If there is one clear lesson from the history of corporate innovation programs, it is that timing is everything. Timing can make or break a project.
Many successful businesses like Uber or Airbnb were timed perfectly, synchronizing technological possibilities with macroeconomic factors.
On the other hand, many products failed because of poor timing. Take Kodak or Nokia, who waited too long to change, or Google Glass that came way ahead of its time. That’s why the roll out of a corporate innovation initiative should always be timed in a way that satisfies the demands of the market or even creates them.
Solutions: How to Facilitate Succesful Corporate Innovation
Fortunately, not all corporate innovation programs fail. And when they succeed – it’s usually both beautiful and spectacular.
So how do you increase the chances of your solution succeeding?
Here are some of the standard practices that will help you mitigate the risks of failure and hopefully get your innovation out there safely.
- Develop a clear strategy. As cliché as it sounds, this point can not be overstated. Make sure you have a clear vision of approaching innovation within your business structure. This includes building a solid business plan around your idea and estimation of financing and resources needed.
- Get executive support. If corporate innovation is to be successful, you need to have the support of the higher-ups. The execs need to sign off on the strategy and have trust in the team and the process. Otherwise, you might end up as a victim of politics and power play between the management.
- Make sure the investment criteria are transparent. Criteria for engaging in corporate innovation programs should be transparent, so again, make sure you’re on the same page with all the decisive people in your company.
- Build a dedicated team. Depending on the strategy, you might have to either hire a whole group of dedicated employees or reassign them from different departments. Even if you decide you’re only funding start-ups with a VC arm, you’re still going to need a team of people who supervise the investment. So make sure you choose the right people.
- Invest in customer validation. The decision-making process needs to include the phase of customer validation – to put it simply – make sure the product you’re innovating has some traction within its potential users. You don’t want to lose millions of dollars developing a dud nobody is interested in.
- Don’t be afraid of the risk. It might be counterintuitive for many people working in corporate structures, but who doesn’t risk doesn’t reap the rewards. And this rings very true in the corporate innovation community. Of course, risk should still be calculated and within specific confines. High performing companies invest in disruptive but risky projects and are not afraid to move on something first.

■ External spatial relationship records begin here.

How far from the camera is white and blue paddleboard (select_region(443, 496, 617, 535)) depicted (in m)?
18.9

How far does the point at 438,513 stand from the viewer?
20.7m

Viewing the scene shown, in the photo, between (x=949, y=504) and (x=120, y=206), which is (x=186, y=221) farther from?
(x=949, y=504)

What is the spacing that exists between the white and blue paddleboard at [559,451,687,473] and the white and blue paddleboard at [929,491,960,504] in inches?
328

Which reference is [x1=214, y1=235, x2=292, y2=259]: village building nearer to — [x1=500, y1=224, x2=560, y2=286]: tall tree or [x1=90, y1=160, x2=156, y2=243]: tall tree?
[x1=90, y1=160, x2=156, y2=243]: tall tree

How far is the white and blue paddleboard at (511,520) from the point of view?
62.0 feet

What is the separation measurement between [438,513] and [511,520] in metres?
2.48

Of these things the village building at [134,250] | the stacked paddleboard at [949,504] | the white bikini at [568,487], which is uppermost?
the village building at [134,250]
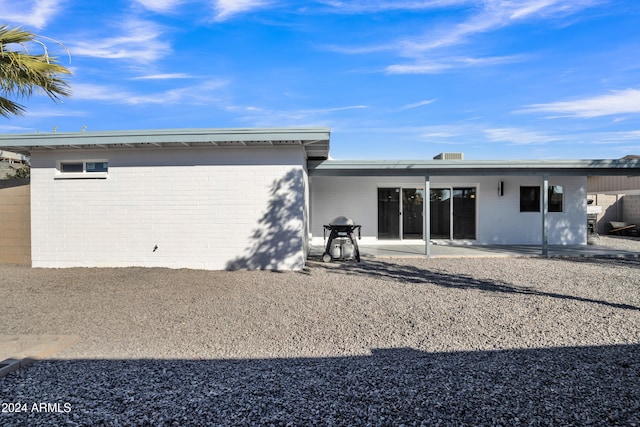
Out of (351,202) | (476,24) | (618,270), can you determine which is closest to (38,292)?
(351,202)

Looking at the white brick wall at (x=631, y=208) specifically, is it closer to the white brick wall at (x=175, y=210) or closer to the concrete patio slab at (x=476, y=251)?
the concrete patio slab at (x=476, y=251)

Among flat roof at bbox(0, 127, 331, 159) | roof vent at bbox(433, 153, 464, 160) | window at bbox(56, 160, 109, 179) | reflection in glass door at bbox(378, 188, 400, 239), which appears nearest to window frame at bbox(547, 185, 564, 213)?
roof vent at bbox(433, 153, 464, 160)

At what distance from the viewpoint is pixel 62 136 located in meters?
8.79

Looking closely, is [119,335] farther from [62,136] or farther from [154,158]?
[62,136]

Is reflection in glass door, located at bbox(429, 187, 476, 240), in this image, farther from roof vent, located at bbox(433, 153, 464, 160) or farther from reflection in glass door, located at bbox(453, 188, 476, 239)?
roof vent, located at bbox(433, 153, 464, 160)

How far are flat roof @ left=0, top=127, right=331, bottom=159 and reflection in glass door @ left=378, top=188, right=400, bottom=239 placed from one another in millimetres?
5674

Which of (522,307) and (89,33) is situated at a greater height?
(89,33)

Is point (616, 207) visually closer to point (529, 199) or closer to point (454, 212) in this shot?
point (529, 199)

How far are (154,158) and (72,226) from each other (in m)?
2.62

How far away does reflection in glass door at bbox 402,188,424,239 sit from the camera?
14.5 m

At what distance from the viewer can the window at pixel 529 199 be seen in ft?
46.4

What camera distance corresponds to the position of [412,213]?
1457 cm

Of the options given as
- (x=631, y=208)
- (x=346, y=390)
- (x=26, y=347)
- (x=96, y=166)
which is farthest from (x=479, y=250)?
(x=631, y=208)

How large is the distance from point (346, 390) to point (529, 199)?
44.1ft
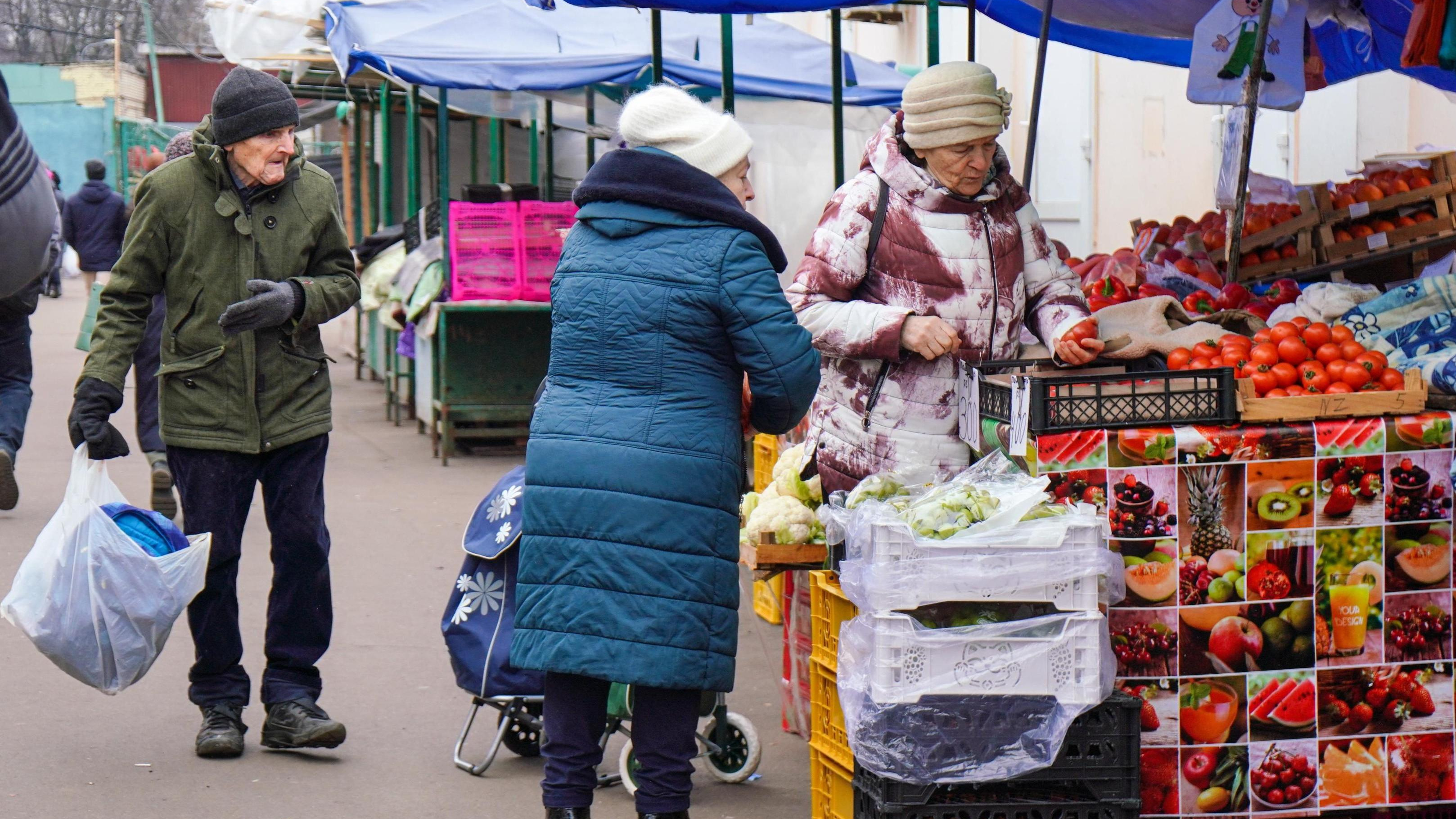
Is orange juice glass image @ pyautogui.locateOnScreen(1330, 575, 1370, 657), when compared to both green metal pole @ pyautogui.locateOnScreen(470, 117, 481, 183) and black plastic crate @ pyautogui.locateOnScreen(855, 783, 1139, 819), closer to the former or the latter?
black plastic crate @ pyautogui.locateOnScreen(855, 783, 1139, 819)

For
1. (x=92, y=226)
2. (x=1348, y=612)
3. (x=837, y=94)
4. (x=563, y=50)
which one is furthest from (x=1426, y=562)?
(x=92, y=226)

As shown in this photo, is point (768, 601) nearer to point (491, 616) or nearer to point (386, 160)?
point (491, 616)

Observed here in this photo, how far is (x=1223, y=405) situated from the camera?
3.80 meters

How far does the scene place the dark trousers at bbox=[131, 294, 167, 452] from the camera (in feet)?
27.7

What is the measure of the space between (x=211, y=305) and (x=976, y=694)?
8.27 feet

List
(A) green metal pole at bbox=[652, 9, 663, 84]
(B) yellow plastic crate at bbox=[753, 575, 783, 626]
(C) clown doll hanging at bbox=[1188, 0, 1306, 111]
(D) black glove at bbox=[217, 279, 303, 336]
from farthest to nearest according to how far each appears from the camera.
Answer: (C) clown doll hanging at bbox=[1188, 0, 1306, 111] → (B) yellow plastic crate at bbox=[753, 575, 783, 626] → (A) green metal pole at bbox=[652, 9, 663, 84] → (D) black glove at bbox=[217, 279, 303, 336]

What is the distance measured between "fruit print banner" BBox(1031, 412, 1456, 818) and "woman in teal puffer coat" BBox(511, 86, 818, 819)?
2.44ft

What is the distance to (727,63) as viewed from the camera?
5273 millimetres

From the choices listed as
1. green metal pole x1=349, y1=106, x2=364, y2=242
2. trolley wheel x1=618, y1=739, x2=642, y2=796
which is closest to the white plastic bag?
trolley wheel x1=618, y1=739, x2=642, y2=796

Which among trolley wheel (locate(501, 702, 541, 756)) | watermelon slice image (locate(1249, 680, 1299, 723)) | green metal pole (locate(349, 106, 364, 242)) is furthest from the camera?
green metal pole (locate(349, 106, 364, 242))

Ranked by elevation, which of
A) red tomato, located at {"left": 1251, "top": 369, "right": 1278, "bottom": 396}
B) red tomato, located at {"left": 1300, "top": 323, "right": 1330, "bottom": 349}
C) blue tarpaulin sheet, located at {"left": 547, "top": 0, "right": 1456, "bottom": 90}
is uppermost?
blue tarpaulin sheet, located at {"left": 547, "top": 0, "right": 1456, "bottom": 90}

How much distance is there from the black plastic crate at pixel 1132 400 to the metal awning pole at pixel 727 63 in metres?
1.65

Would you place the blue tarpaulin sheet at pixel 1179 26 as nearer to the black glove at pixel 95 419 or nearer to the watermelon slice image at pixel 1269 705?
the watermelon slice image at pixel 1269 705

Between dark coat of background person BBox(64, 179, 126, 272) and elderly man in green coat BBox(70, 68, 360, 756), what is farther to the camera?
dark coat of background person BBox(64, 179, 126, 272)
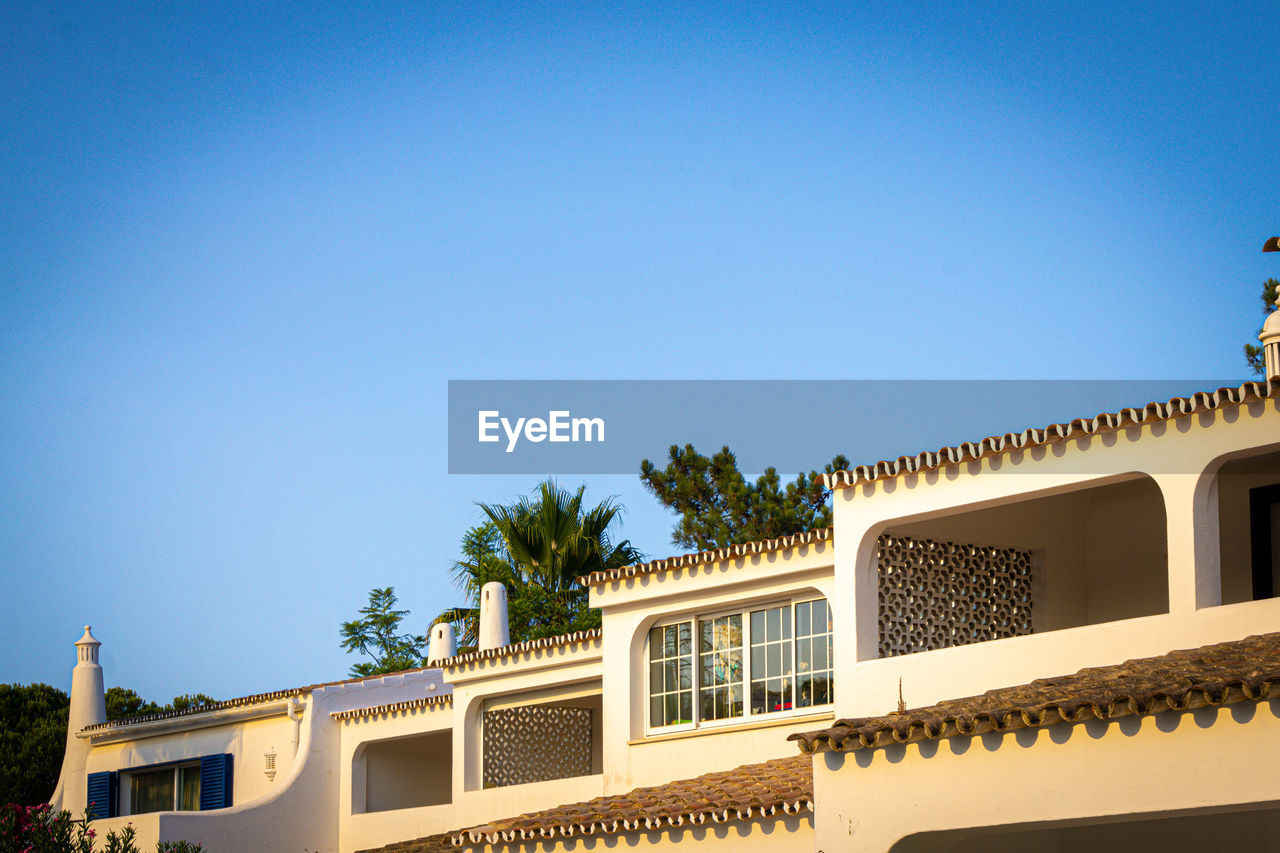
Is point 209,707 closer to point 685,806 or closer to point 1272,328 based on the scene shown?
point 685,806

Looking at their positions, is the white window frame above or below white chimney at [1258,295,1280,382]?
below

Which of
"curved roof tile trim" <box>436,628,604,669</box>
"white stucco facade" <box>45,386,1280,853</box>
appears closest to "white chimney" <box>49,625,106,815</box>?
"white stucco facade" <box>45,386,1280,853</box>

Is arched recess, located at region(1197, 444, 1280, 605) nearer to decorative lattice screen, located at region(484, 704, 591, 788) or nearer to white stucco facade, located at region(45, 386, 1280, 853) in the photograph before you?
white stucco facade, located at region(45, 386, 1280, 853)

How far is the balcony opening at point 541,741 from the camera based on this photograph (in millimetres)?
22984

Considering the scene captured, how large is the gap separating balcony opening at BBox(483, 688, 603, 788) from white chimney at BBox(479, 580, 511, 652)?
9.60ft

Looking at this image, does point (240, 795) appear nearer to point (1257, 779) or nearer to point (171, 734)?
point (171, 734)

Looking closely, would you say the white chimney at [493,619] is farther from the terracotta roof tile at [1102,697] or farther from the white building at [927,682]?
Answer: the terracotta roof tile at [1102,697]

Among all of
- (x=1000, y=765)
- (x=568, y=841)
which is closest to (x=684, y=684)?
(x=568, y=841)

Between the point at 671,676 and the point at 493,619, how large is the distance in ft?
26.1

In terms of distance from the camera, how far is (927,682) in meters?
15.6

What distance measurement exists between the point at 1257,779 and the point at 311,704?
1780 cm

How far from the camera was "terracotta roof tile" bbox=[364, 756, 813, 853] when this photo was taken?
14.2 m

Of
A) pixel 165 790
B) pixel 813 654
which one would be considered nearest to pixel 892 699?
pixel 813 654

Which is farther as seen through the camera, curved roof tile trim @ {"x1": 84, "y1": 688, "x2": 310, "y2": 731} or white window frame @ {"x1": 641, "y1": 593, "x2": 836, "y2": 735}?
curved roof tile trim @ {"x1": 84, "y1": 688, "x2": 310, "y2": 731}
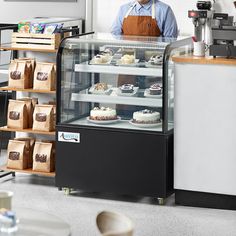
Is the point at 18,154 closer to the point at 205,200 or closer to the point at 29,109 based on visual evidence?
the point at 29,109

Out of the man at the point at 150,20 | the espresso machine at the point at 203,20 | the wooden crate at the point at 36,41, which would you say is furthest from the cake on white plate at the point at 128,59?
the espresso machine at the point at 203,20

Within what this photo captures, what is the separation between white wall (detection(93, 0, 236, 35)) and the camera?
24.9ft

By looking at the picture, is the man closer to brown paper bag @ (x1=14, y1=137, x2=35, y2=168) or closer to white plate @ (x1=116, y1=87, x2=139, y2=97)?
white plate @ (x1=116, y1=87, x2=139, y2=97)

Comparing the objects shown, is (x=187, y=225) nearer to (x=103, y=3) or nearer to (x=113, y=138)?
(x=113, y=138)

- Build Innovation Culture. Building corporate innovation culture may be the biggest challenge, as it requires an organizational shift and dedication to the cause. It doesn’t happen overnight either, and you have to be patient and prepared to face many obstacles along the way. However, once a company develops a solid innovation infrastructure, a culture behind it – it is bound to succeed.
Corporate innovation is a complex process that is full of hardships and uncertainties. It requires a great business plan, a dedicated team, perfect timing, and most importantly, a vision. Assuming you already have the support of the executives and enough resources to even start it.
That’s why it’s crucial to make sure you’ve crossed all the t’s and dotted all the i’s before initiating the whole process.
Great innovation can happen anywhere, and if there is one place with all the means and reasons to make it happen – it is a big enterprise.